Dua Strands dari Double Helix Apakah Dimiliki Bersama oleh


Basis Pairing dalam Orientasi Anti-Paralel
Helix ganda terdiri dari dua rantai polinukleotida yang
diselenggarakan bersama oleh yang lemah, non-kovalen ikatan antara pasangan basa, seperti
ditunjukkan pada Gambar 6-3. Adenin pada satu rantai selalu dipasangkan dengan
timin pada rantai lain dan, juga, guanin selalu dipasangkan
dengan sitosin.
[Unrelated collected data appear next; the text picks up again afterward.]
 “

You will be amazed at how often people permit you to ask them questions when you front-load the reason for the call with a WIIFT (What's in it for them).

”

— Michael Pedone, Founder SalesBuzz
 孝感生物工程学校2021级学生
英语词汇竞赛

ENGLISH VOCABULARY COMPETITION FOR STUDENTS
Dua helai memiliki geometri heliks sama tetapi
pasangan basa memegang mereka bersama-sama dengan polaritas yang berlawanan. Artinya,
dasar di 5? akhir satu untai dipasangkan dengan basis di
3? akhir untai lainnya. Helai dikatakan memiliki anti-paralel
Struktur DNA 5
N
NH
N
N1
2
3
4
5
76
8
9
N
N
N
N
NH2
N NH2
N
N
NH
O
N
N3
2
1
6
5
4
N
N
NH2
N
N
H3C
O
O
O
purin
adenin
guanine
pirimidin
sitosin
timin
F IGU R E 6-4 Purin dan Pyrimidin.
Garis putus-putus menunjukkan situs lampiran
dari dasar ke gula.

orientation. This anti-parallel orientation is a stereochemical consequence


of the way that adenine and thymine and guanine and cytosine
pair with each together (see Figure 6-6).
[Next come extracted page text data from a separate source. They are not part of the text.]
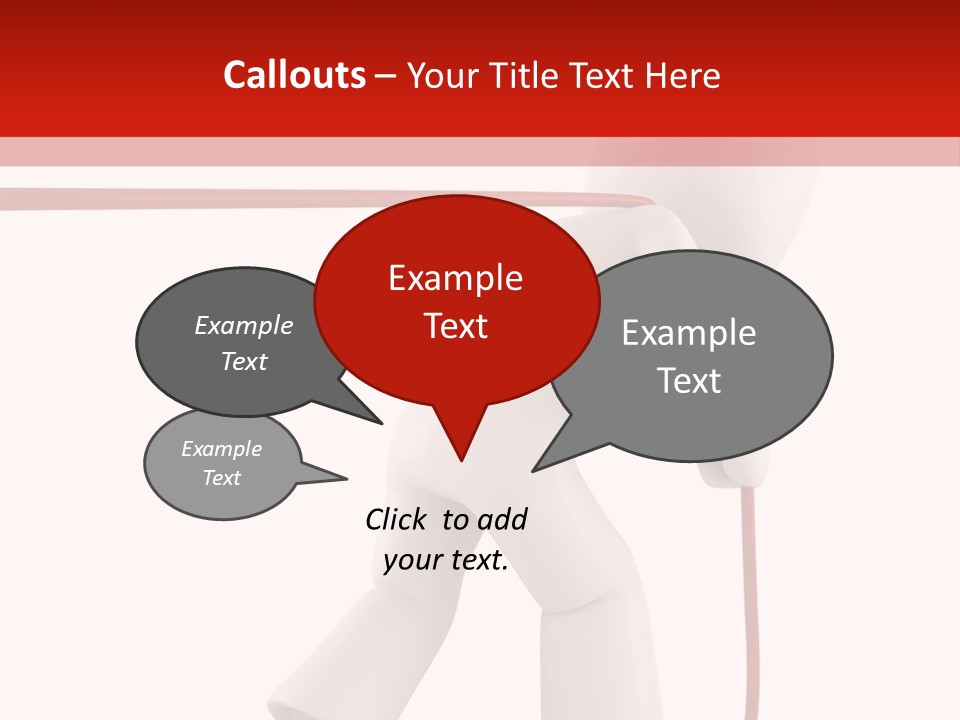 Callouts – Your Title Text Here

Example Text

Example Text

Example Text

Example Text

Click to add your text.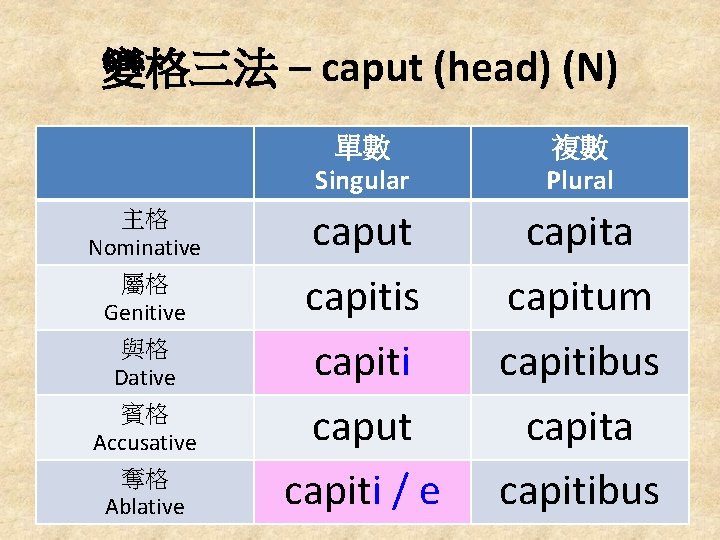 變格三法 – caput (head) (N)

|  | 單數 Singular | 複數 Plural |
|---|---|---|
| 主格 Nominative | caput | capita |
| 屬格 Genitive | capitis | capitum |
| 與格 Dative | capiti | capitibus |
| 賓格 Accusative | caput | capita |
| 奪格 Ablative | capiti / e | capitibus |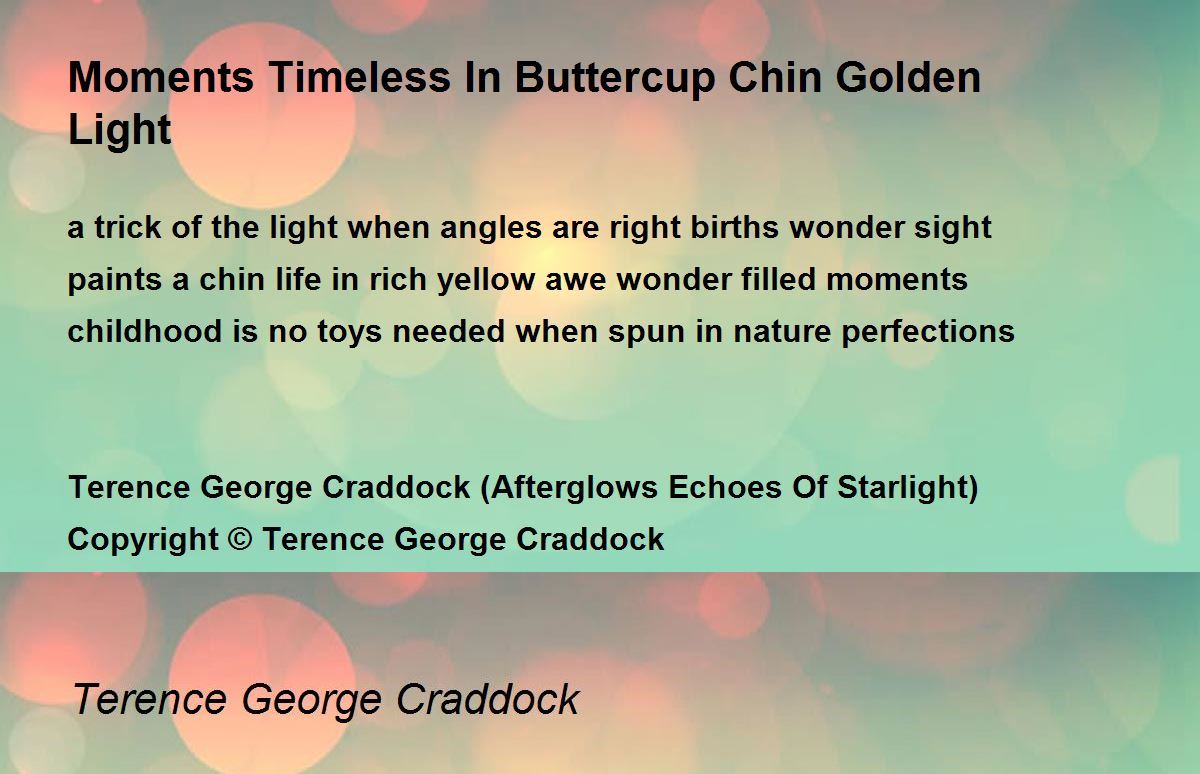 Moments Timeless In Buttercup Chin Golden Light

a trick of the light when angles are right births wonder sight
paints a chin life in rich yellow awe wonder filled moments
childhood is no toys needed when spun in nature perfections

Terence George Craddock (Afterglows Echoes Of Starlight)
Copyright © Terence George Craddock

Terence George Craddock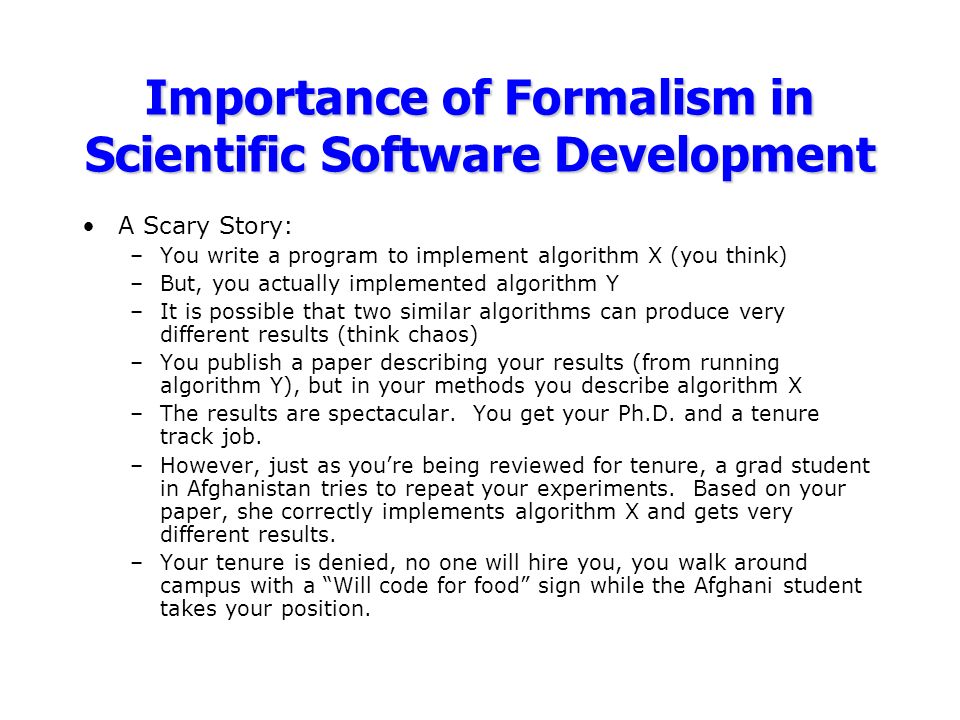 Importance of Formalism in Scientific Software Development

• A Scary Story:
– You write a program to implement algorithm X (you think)
– But, you actually implemented algorithm Y
– It is possible that two similar algorithms can produce very different results (think chaos)
– You publish a paper describing your results (from running algorithm Y), but in your methods you describe algorithm X
– The results are spectacular. You get your Ph.D. and a tenure track job.
– However, just as you're being reviewed for tenure, a grad student in Afghanistan tries to repeat your experiments. Based on your paper, she correctly implements algorithm X and gets very different results.
– Your tenure is denied, no one will hire you, you walk around campus with a "Will code for food" sign while the Afghani student takes your position.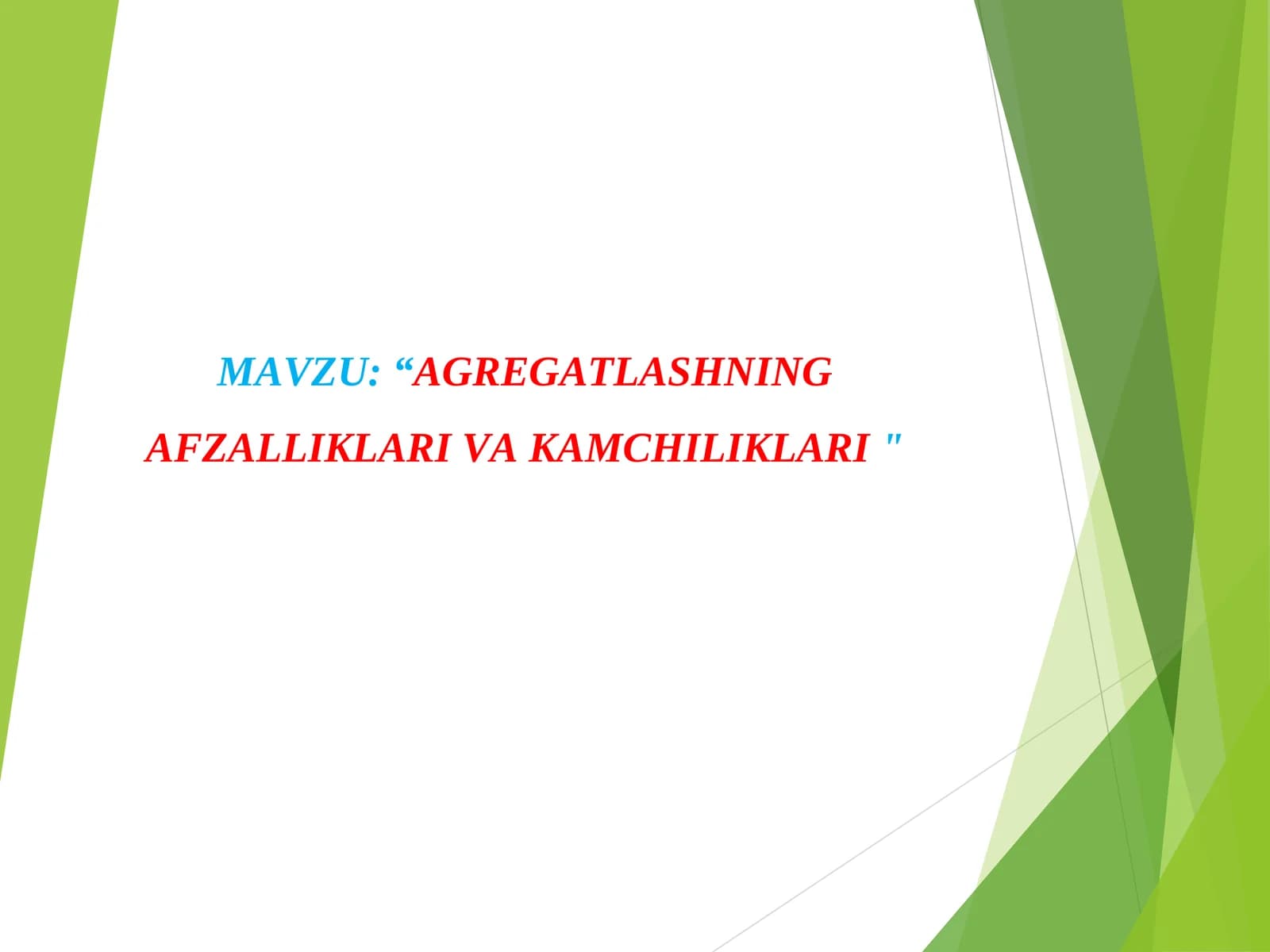 MAVZU: “AGREGATLASHNING AFZALLIKLARI VA KAMCHILIKLARI "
Dua Chains dari Double Helix Memiliki


pelengkap Urutan
Para pasangan antara adenin dan timin dan guanin dan antara
sitosin menghasilkan hubungan saling melengkapi antara urutan
dari basis pada dua rantai saling terkait dan memberikan DNA-nya sendiri-encoding
karakter. Sebagai contoh, jika kita memiliki urutan 5-ATGTC?-3? pada satu
rantai, rantai sebaliknya harus memiliki urutan komplementer
3?-TACAG-5?.
Ketatnya aturan untuk pasangan "Watson-Crick" berasal
dari saling melengkapi baik dari bentuk dan sifat ikatan hidrogen
antara adenin dan timin dan antara guanin dan sitosin
(Gambar 6-6). Adenin dan timin cocok sehingga ikatan hidrogen
dapat membentuk antara gugus amino exocyclic di C6 pada adenin dan
karbonil di C4 di timin, dan juga, ikatan hidrogen dapat membentuk antara
N1 dari adenin dan timin N3. Sebuah pengaturan yang sesuai
dapat ditarik antara guanin dan sitosin, sehingga ada baik
ikatan hidrogen dan saling melengkapi bentuk dalam hal ini pasangan basa juga.
AG: pasangan basa C memiliki tiga ikatan hidrogen, karena NH2 exocyclic di
C2 pada guanin terletak berlawanan dengan, dan bisa berikatan hidrogen dengan, karbonil yang
di C2 pada sitosin. Demikian juga, ikatan hidrogen dapat membentuk antara N1 dari
guanin dan sitosin dari N3 dan antara karbonil di C6 guanin
dan NH2 exocyclic di C4 dari sitosin. Watson-Crick pasangan basa membutuhkan
bahwa basis berada di negara-negara yang mereka sukai tautomerik.
Sebuah fitur penting dari helix ganda adalah bahwa dua pasangan basa
memiliki persis geometri yang sama, memiliki A: pasangan basa T atau G: dasar C
pasangan antara dua gula tidak mengusik susunan
gula. Juga tidak T: A atau C: G. Dengan kata lain, ada sekitar
ganda sumbu simetri yang menghubungkan dua gula dan semua

four base pairs can be accommodated within the same arrangement


without any distortion of the overall structure of the DNA.